Lastly, we need to add the following attribute to the Appointment class:

#[ApiResource(
	uriTemplate: '/users/{userId<\d+>}/appointments',
	uriVariables: [
    	'userId' => new Link(fromClass: User::class, toProperty: 'user'),
	],
	operations: [new GetCollection()],
	normalizationContext: ['groups' => ['Appointment:read']],
	output: AppointmentOutputDto::class,
	provider: AppointmentsProvider::class,
)]

In operations we specify the request type GetCollection.

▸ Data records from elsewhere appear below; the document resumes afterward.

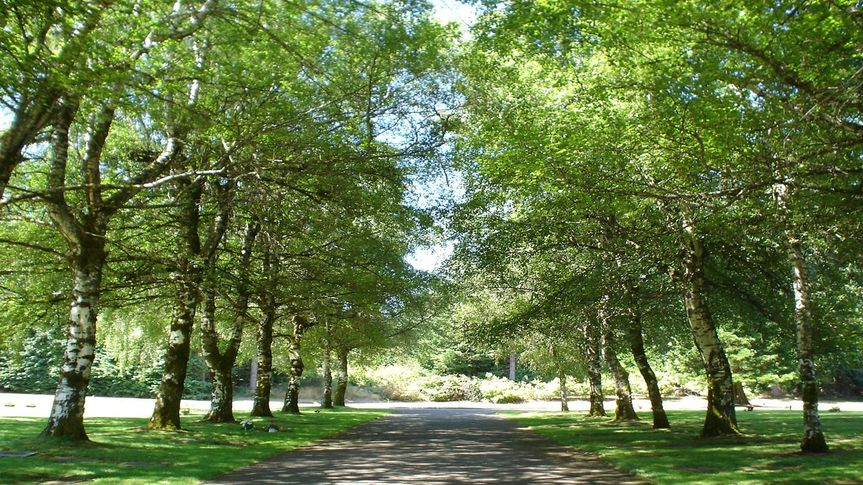 Birch tree lane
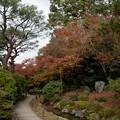 Photos: 27京都の紅葉【青蓮院門跡】6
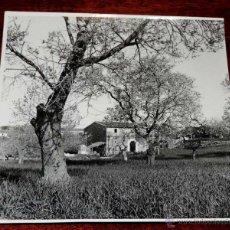 Postales: FOTOGRAFIA ANTIGUA DE CASA DE LABOR DE PAYESES EN SON SERVERA (MALLORCA)) )), MIDE 17,5 X 17,5 CMS. . Lote 45057877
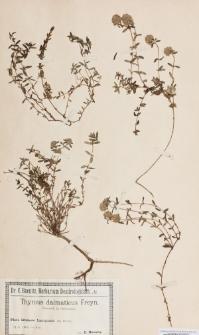 Thymus dalmaticus (Rchb.) Freyn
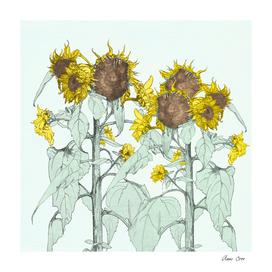 The sunflower brigade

You can also configure the config/security.yaml file and allow or deny access by URI specified in the class annotation. Moreover, It is possible to specify inside the operation:

   operations: [ new Get(security: "is_granted('ROLE_ADMIN')")]

Note: If you restrict access to, for example, the entity User, then you can still get that user's appointments via /users/{userId}/appointments/{appointmentId}.

API Platform cannot create URI longer than two entities. For example, API platform cannot create a path consisting of 3 or more entities:

/users/{userId}/appointments/{appointmentId}/media_objects/{objectId}.

Conclusion

We have covered the main changes in the new version of API Platform and discovered new instruments and the way they work. The overall development strategy remains similar in most respects as in the previous version of the API Platform.